Joined up government is something apparently the current administration aspires to, but is it such a good thing?
Government certainly wasn’t joined up (either from a parliamentary of administrative perspective) when I first started dealing with it back in the late 1970s. I wasn’t active in the union then. My vehicles for ‘engaging the state’ were the Celtic League (CL), Mec Vannin and the Anti Militarist Alliance.
I was always fortunate in knowing what government was thinking because, despite attempts to retain confidentiality, people always had a motivation or grudge to release information. So around about the 1980s an item of correspondence from the Government Secretary’s office (copied by hand) came to my attention.
I can’t remember the exact text now but, if you have a month of two to spend, you will find all this stuff filed with the Celtic League papers at MNH.
Basically, it said: ‘We keep getting queries from a JB Moffatt in various guises [I like that word] i.e. Celtic League, Mec Vannin or the AMA – we could do with finding out more about them. The CL publishes a magazine CARN which is stocked by Frank Quayle’s in Peel. I suggest copies are procured. Note: purchase using petty cash to avoid attention.’

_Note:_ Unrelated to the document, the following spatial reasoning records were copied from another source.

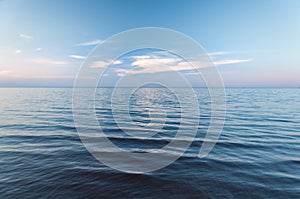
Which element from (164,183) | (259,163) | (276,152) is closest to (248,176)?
(259,163)

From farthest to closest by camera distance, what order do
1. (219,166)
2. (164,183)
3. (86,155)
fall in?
(86,155), (219,166), (164,183)

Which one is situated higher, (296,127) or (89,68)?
(89,68)

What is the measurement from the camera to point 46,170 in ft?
29.3

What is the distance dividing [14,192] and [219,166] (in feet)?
30.3

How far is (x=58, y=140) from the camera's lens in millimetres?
14023

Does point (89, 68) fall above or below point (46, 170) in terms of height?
above

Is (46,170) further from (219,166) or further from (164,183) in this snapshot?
(219,166)

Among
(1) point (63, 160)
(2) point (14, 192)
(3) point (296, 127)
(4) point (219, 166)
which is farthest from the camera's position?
(3) point (296, 127)

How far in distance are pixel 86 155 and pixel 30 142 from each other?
18.2 ft

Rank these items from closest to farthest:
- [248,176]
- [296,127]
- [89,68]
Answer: [89,68] < [248,176] < [296,127]

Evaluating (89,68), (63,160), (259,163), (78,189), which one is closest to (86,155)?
(63,160)

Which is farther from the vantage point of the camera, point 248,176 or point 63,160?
point 63,160

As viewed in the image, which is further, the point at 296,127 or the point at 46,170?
the point at 296,127

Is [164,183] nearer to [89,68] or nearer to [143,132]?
[89,68]
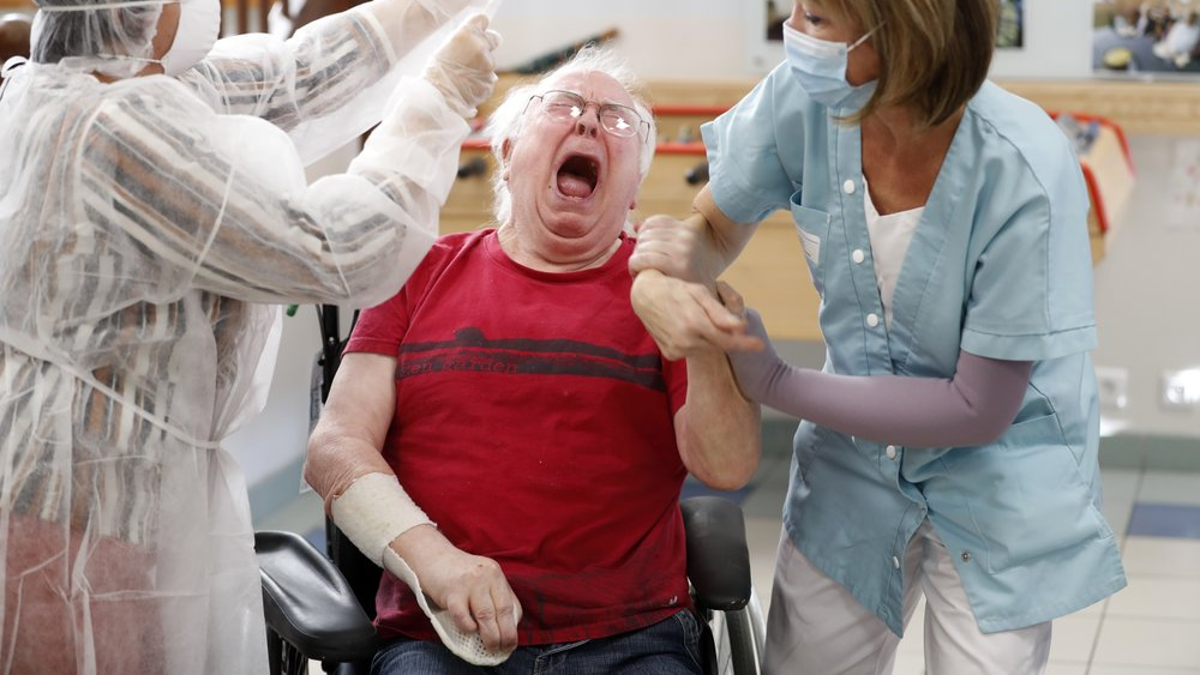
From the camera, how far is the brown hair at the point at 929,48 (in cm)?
163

This is where I come to the ‘joined up government’ bit because at the time as secretary of the local branch of the League I was corresponding with the Tynwald Library asking it to subscribe to CARN. If they had taken a sub and been ‘joined up’ they could have strolled along the corridor to the library. Alternatively, they could have visited the museum library, which acquired copies as they were printed from about 1973.

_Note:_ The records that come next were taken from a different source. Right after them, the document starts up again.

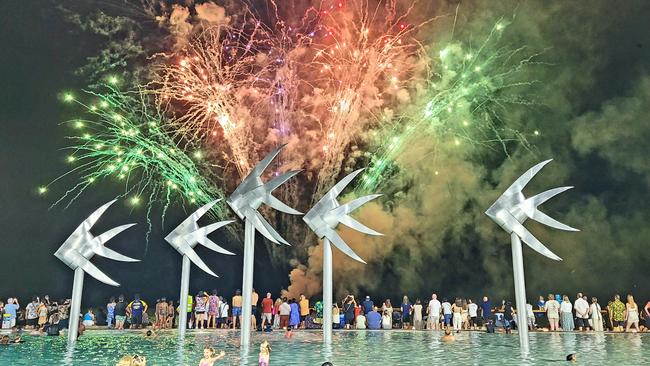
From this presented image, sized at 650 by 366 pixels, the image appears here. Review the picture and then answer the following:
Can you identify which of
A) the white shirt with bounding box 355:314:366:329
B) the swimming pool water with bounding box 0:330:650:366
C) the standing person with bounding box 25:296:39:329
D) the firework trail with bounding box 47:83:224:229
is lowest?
the swimming pool water with bounding box 0:330:650:366

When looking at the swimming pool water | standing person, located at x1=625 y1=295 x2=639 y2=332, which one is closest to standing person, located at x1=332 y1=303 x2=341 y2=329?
the swimming pool water

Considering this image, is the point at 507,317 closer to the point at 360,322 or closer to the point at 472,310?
the point at 472,310

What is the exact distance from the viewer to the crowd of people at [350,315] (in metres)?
21.7

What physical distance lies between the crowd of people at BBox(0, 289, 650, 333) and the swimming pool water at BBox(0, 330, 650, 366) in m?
2.51

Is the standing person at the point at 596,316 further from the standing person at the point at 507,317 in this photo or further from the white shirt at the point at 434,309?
the white shirt at the point at 434,309

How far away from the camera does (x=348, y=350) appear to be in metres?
14.4

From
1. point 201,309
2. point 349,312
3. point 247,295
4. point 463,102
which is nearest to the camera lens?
point 247,295

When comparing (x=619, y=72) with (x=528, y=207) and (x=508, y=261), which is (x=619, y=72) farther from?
(x=528, y=207)

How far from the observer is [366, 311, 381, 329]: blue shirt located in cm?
2323

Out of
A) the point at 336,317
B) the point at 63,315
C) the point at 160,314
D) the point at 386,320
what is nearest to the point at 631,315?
the point at 386,320

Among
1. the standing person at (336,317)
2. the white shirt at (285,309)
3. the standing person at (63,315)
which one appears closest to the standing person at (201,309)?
the white shirt at (285,309)

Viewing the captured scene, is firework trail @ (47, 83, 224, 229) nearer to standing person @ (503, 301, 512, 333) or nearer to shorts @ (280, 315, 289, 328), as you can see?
shorts @ (280, 315, 289, 328)

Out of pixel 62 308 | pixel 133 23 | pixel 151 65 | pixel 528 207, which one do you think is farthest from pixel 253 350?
pixel 133 23

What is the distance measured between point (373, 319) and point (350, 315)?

Government got a bit more ‘joined up’ after the ministerial system came in.
However records in the mid-1980s and for the next decade were still for the most part paper and they generated loads! By this time I was the union official (‘that man’s worse than Scargill’).
I was enjoying, together with my colleagues, great success.
It was down to good old ‘paper intelligence’
The ministerial system and the Whitley Council employers and other bodies just spewed out paper – a rainforest of it. The Whitley (employers) had their own minutes; they sent briefing notes to the employers and received responses. They assessed our position and set out theirs.
Chief officers met separately. They had sub groups – cue another paper mountain. Finally, of course, the Council of Ministers, in the days before it published its minutes, was ‘a whirling dervish’ of paper flying between Chief Minister, Chief Secretary and executives.
There was just one problem with all that paperwork flying around: some (in fact loads) was bound to be leaked.
So we were not industrial relations geniuses. We were just well informed, indeed we knew some things before the employers knew it themselves. We also saw some things we were never supposed to see. This ‘happy time’ went on for over a decade.
I have to confess, going into pay talks with an employer when you not only know their bottom line but also their top line was a bit like shooting fish in a barrel.
Government were so perplexed about our insight that, ruling out clairvoyance, they seriously contemplated the possibility we were bugging them. It wasn’t that implausible because at that time they found a bug in a meeting room at the Department of Highways Ports, and Properties. But it was definitely, hand on heart, not us.
We eschewed such subterfuge to the extent that a union member, who procured a recording briefcase was told in no uncertain fashion not to use it!
Then disaster! Sometime around the mid/late 90s a decision was taken to cut down on paperwork, save money, store and transmit government files electronically.
The game was well and truly up for us!
But we had a good run! Anyway, with Freedom of Information, subterfuge within government should have become a thing of the past.